Hands-on tested May 2026

Signup Experience

Self-hosted Docker Compose setup is one of the simplest in the e-signature category -- one docker-compose up command and the signing interface is live in under 20 minutes. Cloud signup is email only, account active immediately. Signers do not need accounts -- they receive a link and sign in the browser without registration.

For Home Users

The best free option for signing documents without paying for DocuSign or HelloSign. Self-hosted Docuseal is unlimited and free -- practical for freelancers, rental agreements, or any recurring document signing need. The signer experience requires no technical knowledge on their end.

For Business Users

Self-hosted covers unlimited signatures at the cost of a VPS. Cloud from $13/mo is a real DocuSign alternative for small teams. The API enables automating document generation and sending from existing apps.

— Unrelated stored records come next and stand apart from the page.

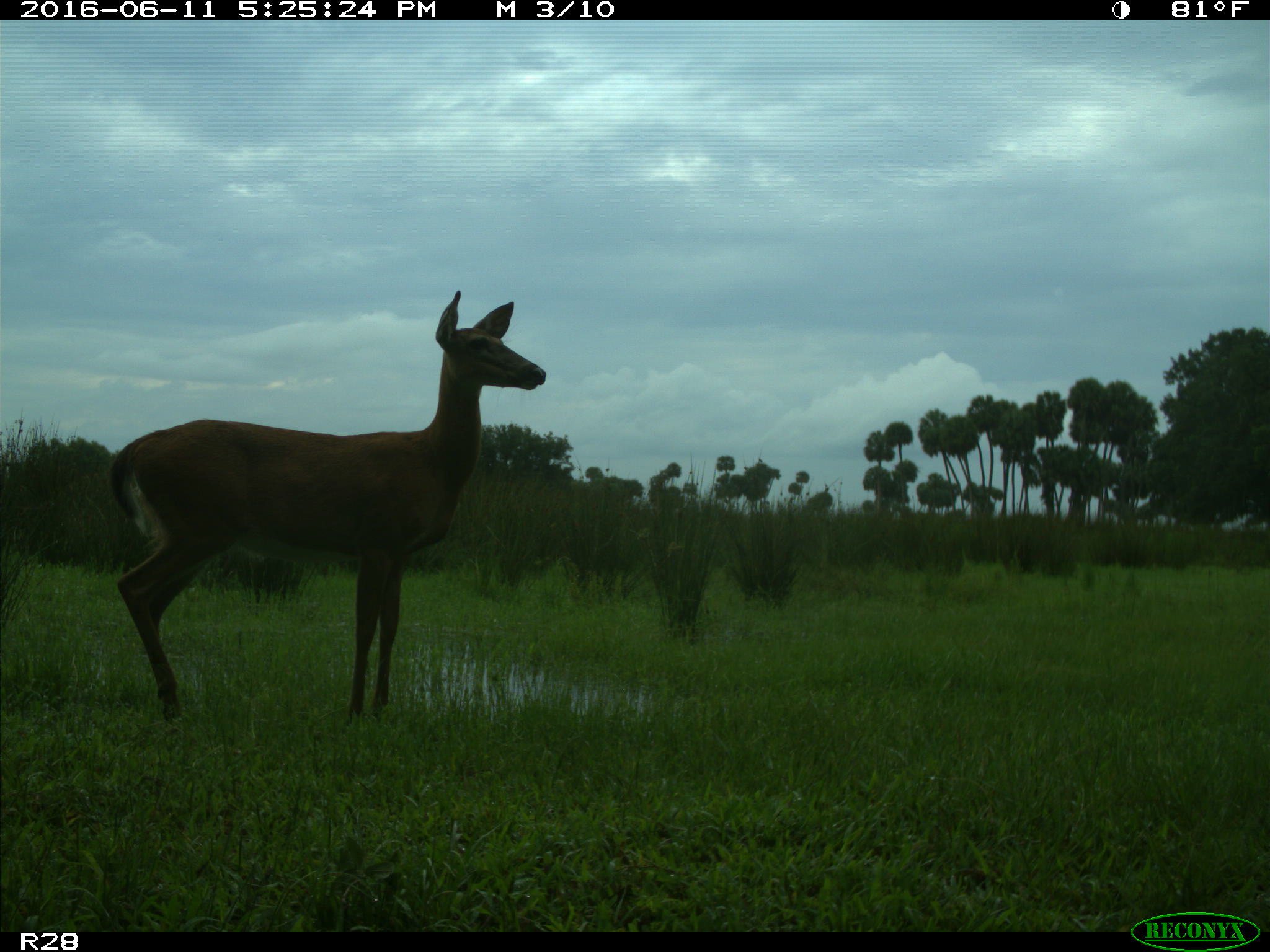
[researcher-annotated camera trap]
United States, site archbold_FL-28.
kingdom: Animalia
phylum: Chordata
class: Mammalia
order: Artiodactyla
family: Cervidae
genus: Odocoileus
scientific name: Odocoileus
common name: deer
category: unidentified deer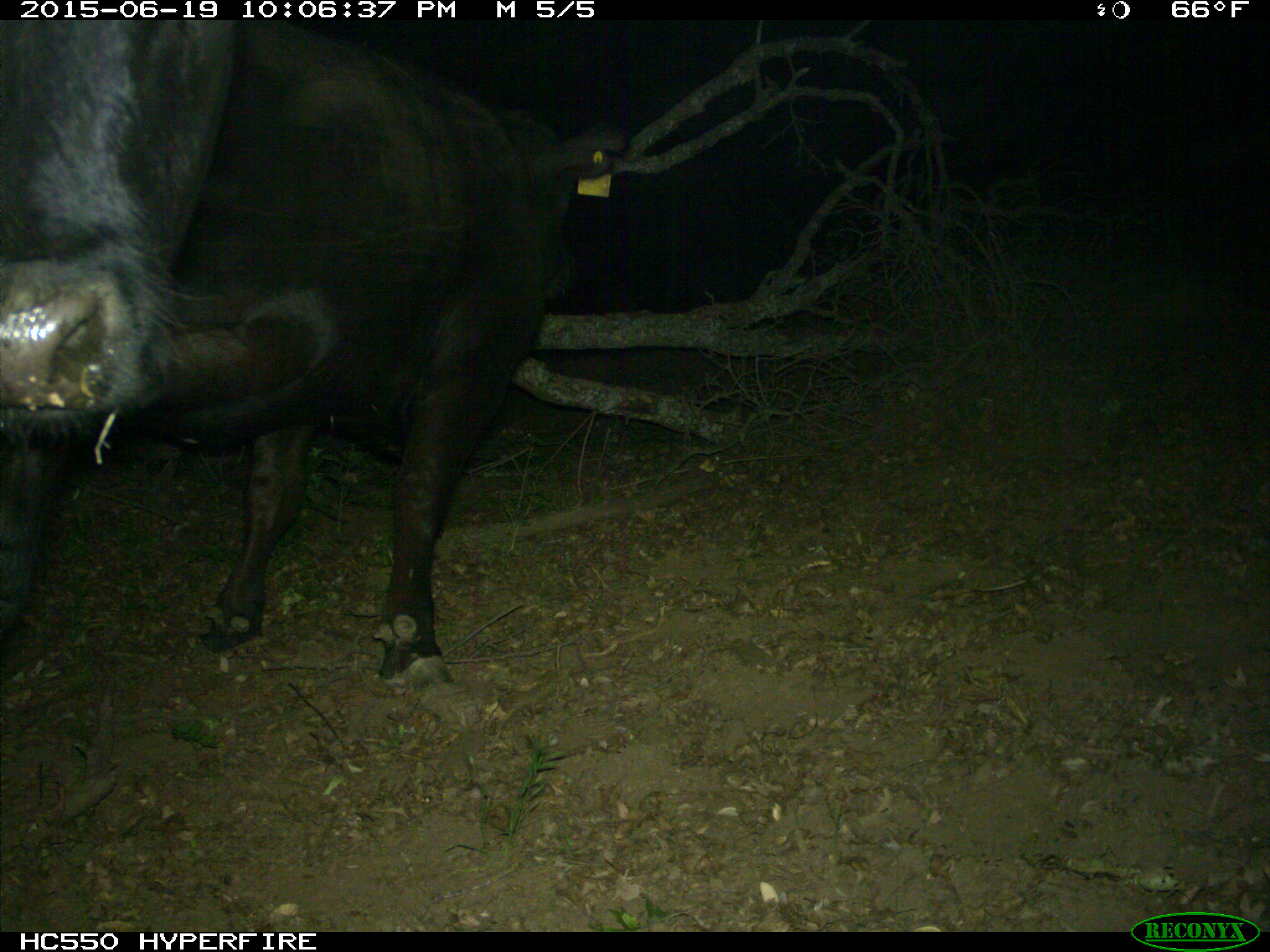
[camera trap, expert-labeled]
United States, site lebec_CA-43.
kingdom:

The gap versus DocuSign is audit trail depth -- Docuseal has a basic log but not the legal-grade evidence summary required for high-stakes contracts. For standard SMB contracts the difference is irrelevant.

Our Verdict

Docuseal is the obvious first choice for self-hosted e-signatures. Setup is easy, signers don't need accounts, and it handles SMB-level contracts well. Don't use it if you need legal-grade audit trails or bulk sending.